De même, le Conseil constitutionnel a considéré que la disposition prévoyant la publication par l'administration "des éléments d’information permettant d’expliquer les écarts et variations les plus importants, par rapport à l’année précédente, d’attributions individuelles des composantes de la dotation globale de fonctionnement" constitue un cavalier. Sous l'impulsion de la délégation aux collectivités territoriales et la décentralisation du Palais Bourbon, les députés avaient introduit en première lecture le principe de ces éléments d'information. L'objectif était de faciliter la compréhension par les collectivités des variations de leurs dotations. Un sujet hautement sensible depuis que, en avril 2018, près de la moitié des collectivités ont connu une baisse de leurs dotations, alors que la dotation globale de fonctionnement est stable dans son ensemble. Les modalités de mise en œuvre des éléments d'information avaient été modifiées en première lecture au Sénat, puis une nouvelle fois en nouvelle lecture à l'Assemblée nationale. Dans la version définitive adoptée par le Parlement, l'administration disposait d'un délai de deux semaines pour procéder à leur publication.

Les règles de calcul des dotations sont "intelligibles"

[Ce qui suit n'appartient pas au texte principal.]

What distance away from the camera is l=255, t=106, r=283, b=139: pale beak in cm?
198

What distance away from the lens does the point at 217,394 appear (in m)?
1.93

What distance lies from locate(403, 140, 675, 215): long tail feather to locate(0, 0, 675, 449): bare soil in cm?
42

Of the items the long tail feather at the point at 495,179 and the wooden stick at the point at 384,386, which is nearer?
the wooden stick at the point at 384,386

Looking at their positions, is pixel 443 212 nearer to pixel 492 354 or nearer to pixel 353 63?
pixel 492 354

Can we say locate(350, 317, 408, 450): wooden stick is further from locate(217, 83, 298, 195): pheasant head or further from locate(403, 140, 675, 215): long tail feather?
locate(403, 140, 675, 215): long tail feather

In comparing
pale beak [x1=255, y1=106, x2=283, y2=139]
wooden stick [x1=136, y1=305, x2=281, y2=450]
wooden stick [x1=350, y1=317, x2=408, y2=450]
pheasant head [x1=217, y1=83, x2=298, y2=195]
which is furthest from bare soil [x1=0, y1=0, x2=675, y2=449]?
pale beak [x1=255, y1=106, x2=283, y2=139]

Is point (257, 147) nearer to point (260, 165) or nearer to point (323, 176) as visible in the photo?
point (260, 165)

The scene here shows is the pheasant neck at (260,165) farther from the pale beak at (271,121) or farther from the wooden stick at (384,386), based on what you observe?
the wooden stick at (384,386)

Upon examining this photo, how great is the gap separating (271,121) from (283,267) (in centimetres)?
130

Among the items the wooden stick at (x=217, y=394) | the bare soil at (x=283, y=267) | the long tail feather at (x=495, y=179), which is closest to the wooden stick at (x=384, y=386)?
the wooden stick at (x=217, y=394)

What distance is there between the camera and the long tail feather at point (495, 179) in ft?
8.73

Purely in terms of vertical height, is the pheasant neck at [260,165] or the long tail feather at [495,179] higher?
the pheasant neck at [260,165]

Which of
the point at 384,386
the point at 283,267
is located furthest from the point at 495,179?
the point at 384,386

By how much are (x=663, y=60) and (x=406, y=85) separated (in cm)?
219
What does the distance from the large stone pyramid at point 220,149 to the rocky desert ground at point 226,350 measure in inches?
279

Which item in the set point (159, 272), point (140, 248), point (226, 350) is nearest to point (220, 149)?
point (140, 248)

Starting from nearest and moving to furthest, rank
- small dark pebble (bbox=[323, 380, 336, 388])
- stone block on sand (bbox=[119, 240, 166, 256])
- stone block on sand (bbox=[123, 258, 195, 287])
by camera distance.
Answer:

Plusieurs dispositions, introduites en nouvelle lecture, ont aussi été censurées, au motif qu'elles ont été adoptées en méconnaissance de la règle de l'entonnoir. Parmi elles figurait la programmation d'un rapport du gouvernement au Parlement sur la mise en œuvre de la réforme des chambres de commerce et d’industrie.
Au total, les Sages ont balayé d'un revers de manche la plupart des critiques que l'opposition de gauche formulait à l'encontre du projet de loi de finances. Ils ont jugé en particulier que les dispositions de l'article 77 qui "déterminent les règles de calcul, pour 2019, de la dotation globale de fonctionnement et des variables d’ajustement des dotations associées", ne sont pas "inintelligibles". La haute juridiction a ainsi suivi l'avis du gouvernement, qui dans ses observations, estimait que ces modalités de calcul ne comportent "aucune ambiguïté". Les députés à l'origine du recours avaient estimé que "l'excessive complexité" des règles de répartition des dotations a pour effet de les rendre "inintelligibles" en particulier pour les représentants des petites communes, lesquels ne disposent "pas de service et d'expertise juridique". Ils n'ont pas eu plus de succès avec le reproche qu'ils formulaient au sujet de l'absence dans le projet de loi de "mesures correctives de rétablissement et d'augmentation des moyens budgétaires et fiscaux permettant de garantir la libre administration des collectivités territoriales".
Suite à la décision du Conseil constitutionnel, la loi de finances pour 2019 a été publiée au Journal officiel du 30 décembre. Localtis dressera dans une prochaine édition un panorama complet des dispositions de ce texte qui intéressent les collectivités territoriales.

Référence: Décision n° 2018-777 DC du 28 décembre 2018.